These standard UNIX transfer utilities, scp, [sftp](https://portal.xsede.org/knowledge-base/-/kb/document/akqg), ftp and rsync can be used to transfer files to and from NICS systems. These utilities are usually already installed on Linux/Unix machines, and there are many command and graphical clients available. Due to familiarity and ease, these may be the best choice for transferring scripts and small files, however, these options can be slow in comparison, and may be ill suited for transferring large amounts of data. More information on these utilities can be found on the XSEDE Data Management & Transfers page as well as in the NICS Kraken user guide.

XSEDE File Manager

Users can also use the File Manager from the XSEDE Portal for data transfers.

Globus Online

NICS users can use the Globus Online tool to perform large file transfers, for "drag and drop archiving" to move data between its long-time archival storage and compute systems, making it quite easy to move, back up or restore relevant data using a visual interface. To get started visit http://www.globusonline.org.

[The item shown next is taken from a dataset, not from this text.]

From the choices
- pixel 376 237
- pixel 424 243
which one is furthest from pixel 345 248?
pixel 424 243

File Transfer Recommendations

The standard Unix tools for copying data, scp and sftp are recommended for small transfers. For larger transfers, gridftp is often a better choice. On the other hand, rsync processes can be very resource intensive for the login nodes and file system, please avoid using rsync on directories with many files (it maybe killed to prevent a node from failing).

Depending on how the source code for the application you want to use is hosted, various version control programs are available to download the source: commonly Subversion, Git, or Mercurial (see the modules for each).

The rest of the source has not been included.